(Excerpts from a dataset)
******************************

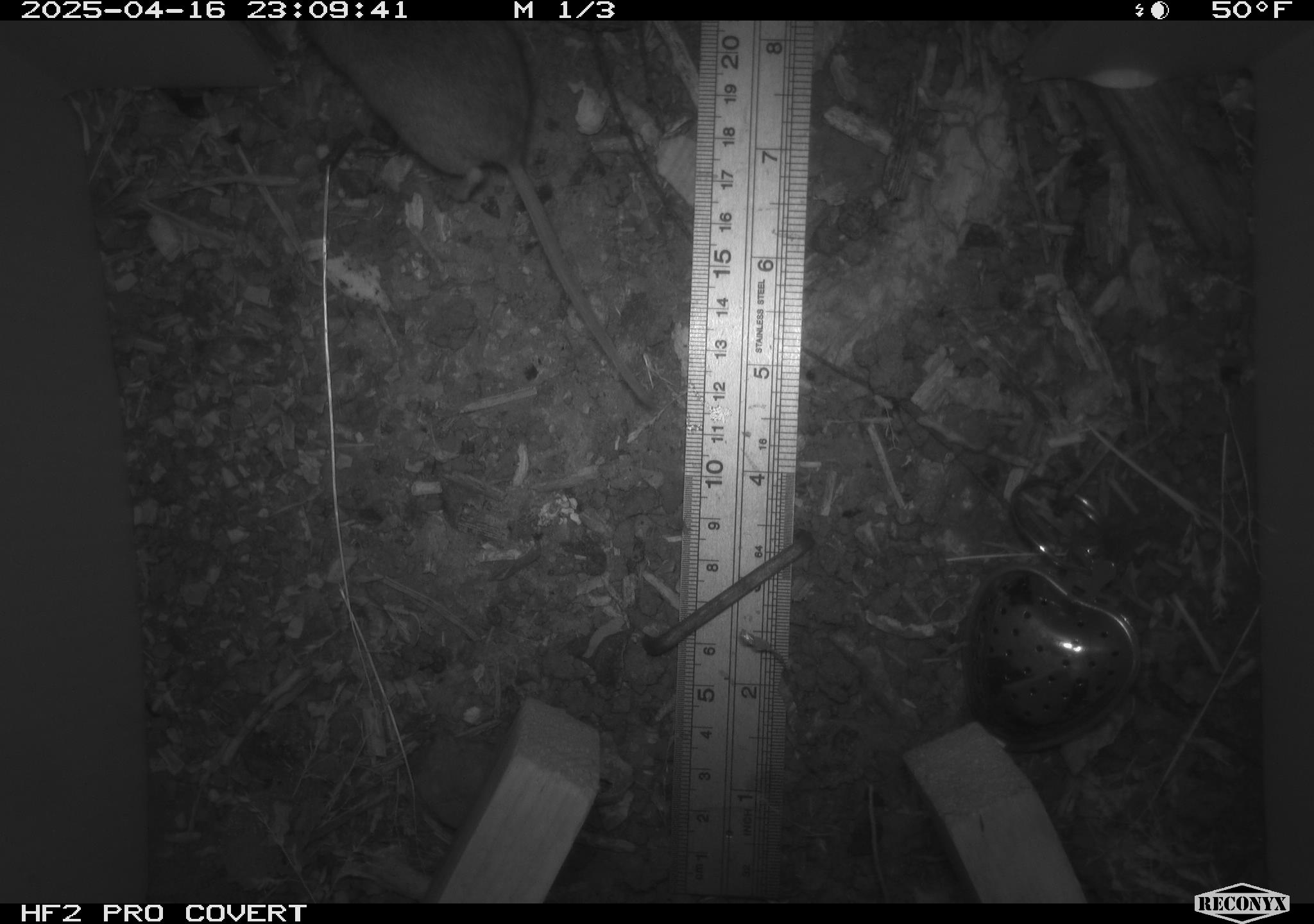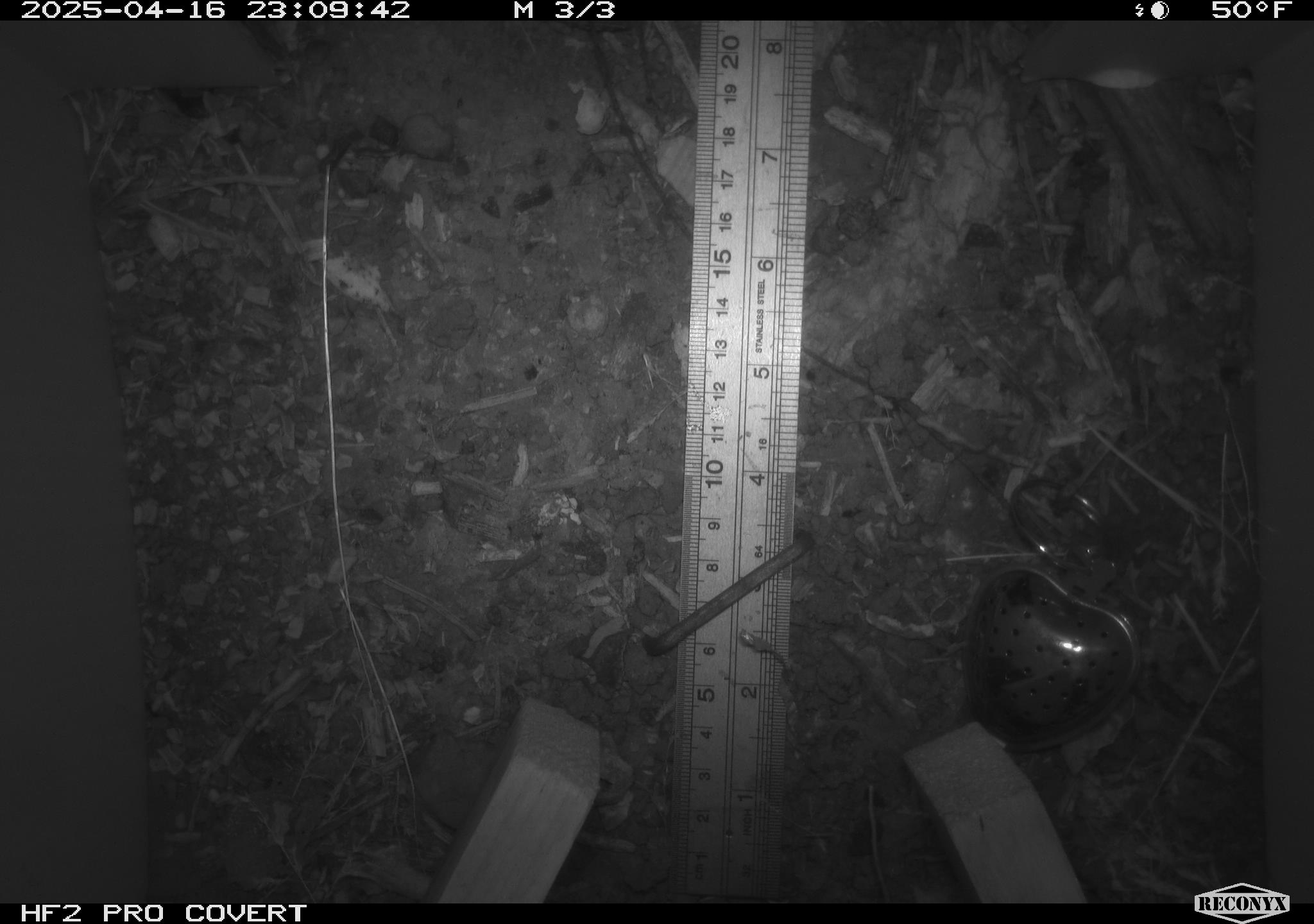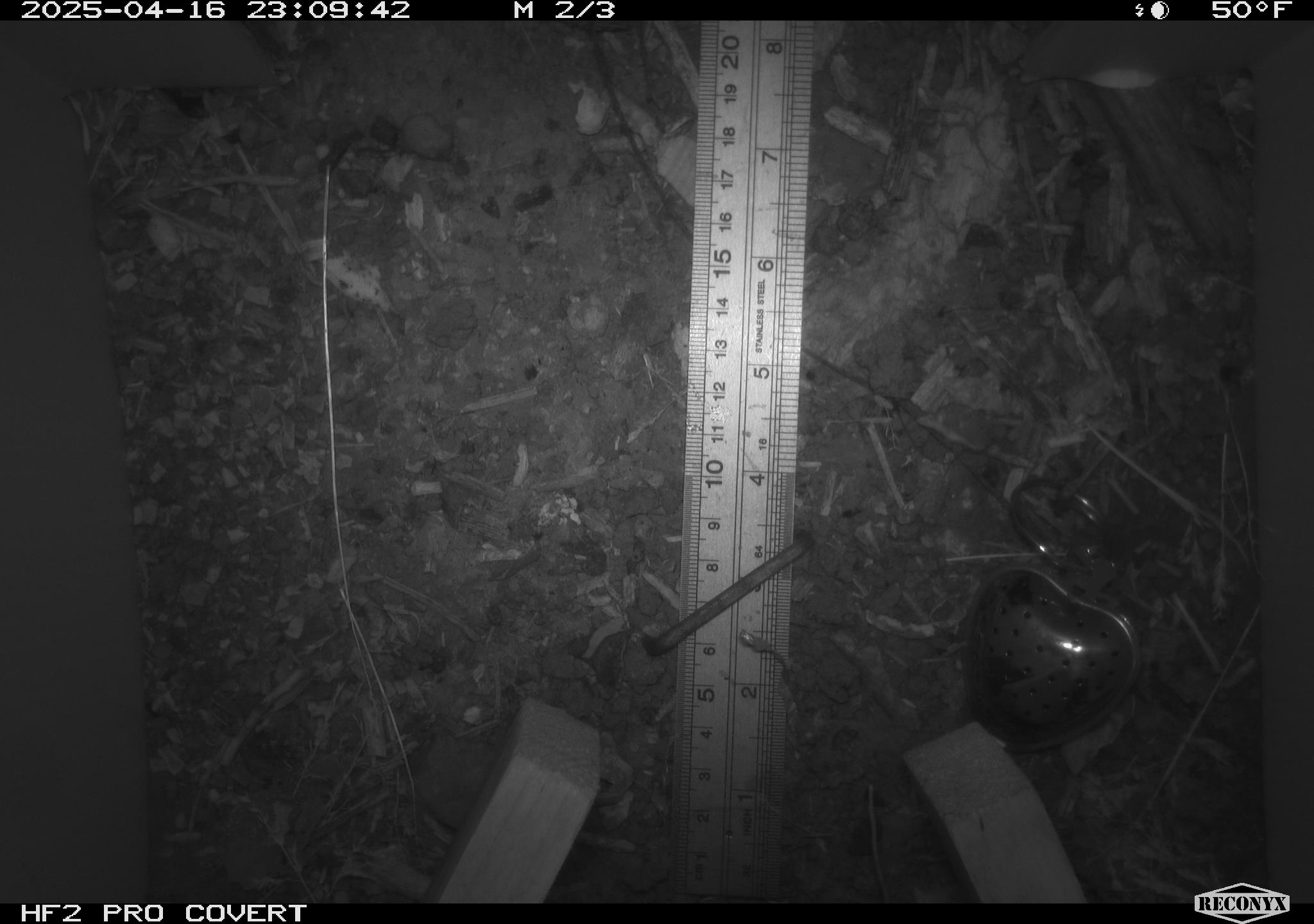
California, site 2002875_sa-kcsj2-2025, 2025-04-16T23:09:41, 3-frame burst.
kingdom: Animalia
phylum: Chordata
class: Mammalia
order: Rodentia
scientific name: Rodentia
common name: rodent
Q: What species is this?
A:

******************************

Work to complete:
Send back, unchanged, every line of the records from the one with "kingdom: Animalia" through the last.

Answer to this problem:
kingdom: Animalia
phylum: Chordata
class: Mammalia
order: Rodentia
scientific name: Rodentia
common name: rodent
Q: What species is this?
A:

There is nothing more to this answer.